Problem description
Find the line that contains "For the tree". Copy it and every line after it to the end of the material below, exactly, with no pictures.

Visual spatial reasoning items
━━━━━━
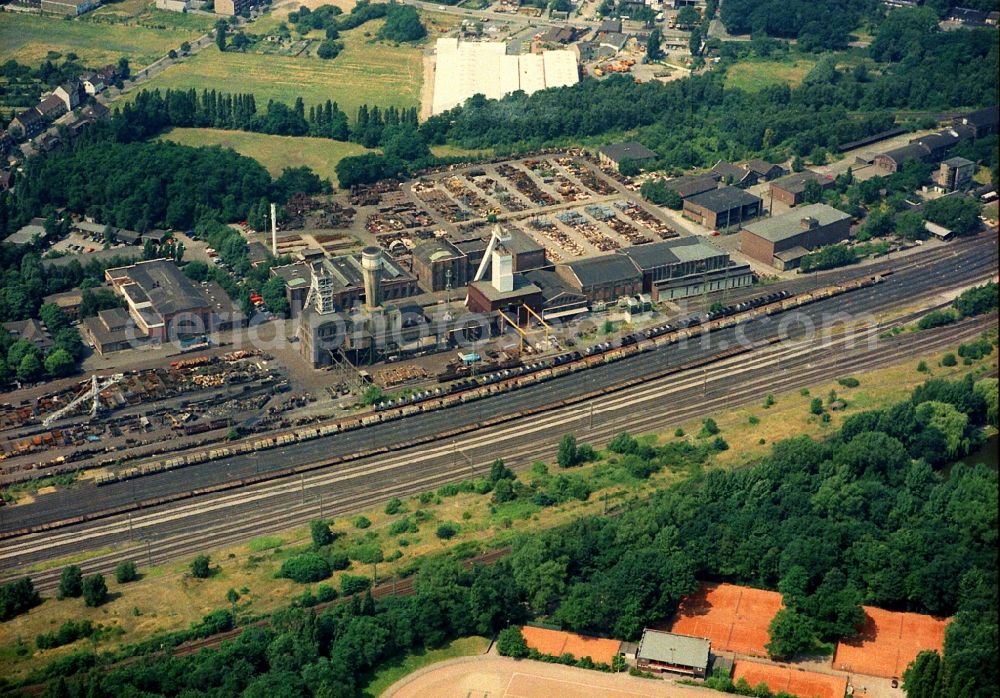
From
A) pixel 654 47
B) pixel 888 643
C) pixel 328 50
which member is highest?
pixel 654 47

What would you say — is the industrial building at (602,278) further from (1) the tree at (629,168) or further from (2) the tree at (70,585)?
(2) the tree at (70,585)

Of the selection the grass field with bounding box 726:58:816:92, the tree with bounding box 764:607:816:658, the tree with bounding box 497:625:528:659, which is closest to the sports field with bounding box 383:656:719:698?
the tree with bounding box 497:625:528:659

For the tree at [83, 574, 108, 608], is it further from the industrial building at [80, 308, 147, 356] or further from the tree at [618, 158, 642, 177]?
the tree at [618, 158, 642, 177]

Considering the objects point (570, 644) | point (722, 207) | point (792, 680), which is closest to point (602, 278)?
point (722, 207)

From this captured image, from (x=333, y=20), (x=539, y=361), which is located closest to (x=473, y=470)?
(x=539, y=361)

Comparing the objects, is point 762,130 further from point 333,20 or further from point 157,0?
point 157,0

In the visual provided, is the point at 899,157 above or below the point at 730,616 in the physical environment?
above

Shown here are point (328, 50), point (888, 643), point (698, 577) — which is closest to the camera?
point (888, 643)

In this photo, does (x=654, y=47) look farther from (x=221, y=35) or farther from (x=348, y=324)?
(x=348, y=324)
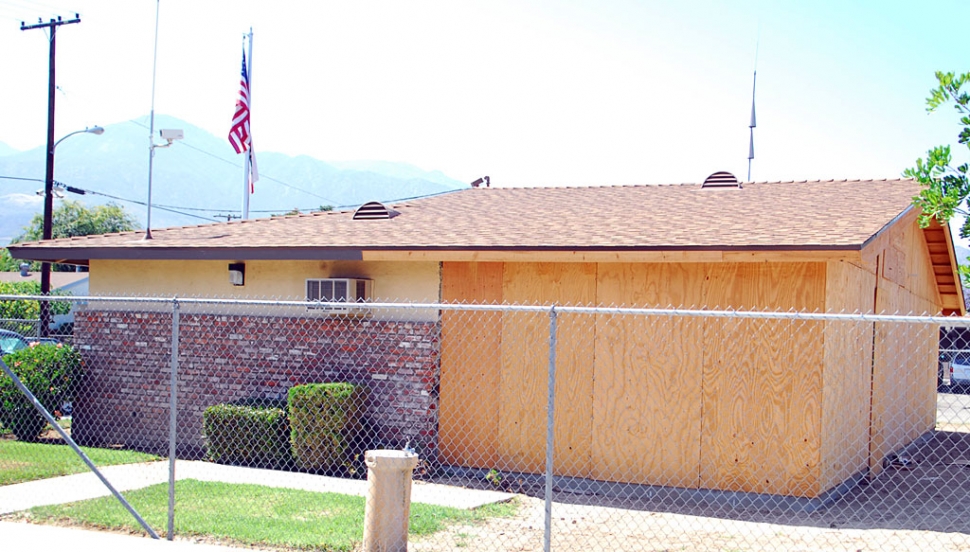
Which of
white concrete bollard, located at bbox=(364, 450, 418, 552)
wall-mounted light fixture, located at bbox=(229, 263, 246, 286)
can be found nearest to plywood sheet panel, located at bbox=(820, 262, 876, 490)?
white concrete bollard, located at bbox=(364, 450, 418, 552)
━━━━━━
Completed task
For the tree at [83, 574, 108, 608], is it further from the industrial building at [80, 308, 147, 356] or further from the tree at [618, 158, 642, 177]?
the tree at [618, 158, 642, 177]

Considering the objects point (570, 644) | point (722, 207) | point (792, 680), which is closest to point (602, 278)?
point (722, 207)

From this captured image, from (x=333, y=20), (x=539, y=361), which is located closest to (x=473, y=470)?
(x=539, y=361)

Comparing the objects, is point 762,130 further from point 333,20 or further from point 157,0?
point 157,0

In the visual provided, is the point at 899,157 above or below the point at 730,616 in the physical environment?
above

Shown here are point (328, 50), point (888, 643), point (698, 577) — which is closest to the camera?
point (888, 643)

In this photo, does (x=654, y=47) look farther from (x=221, y=35) or farther from (x=348, y=324)?
(x=348, y=324)
Which of
white concrete bollard, located at bbox=(364, 450, 418, 552)
wall-mounted light fixture, located at bbox=(229, 263, 246, 286)
can be found nearest to plywood sheet panel, located at bbox=(820, 262, 876, 490)?
white concrete bollard, located at bbox=(364, 450, 418, 552)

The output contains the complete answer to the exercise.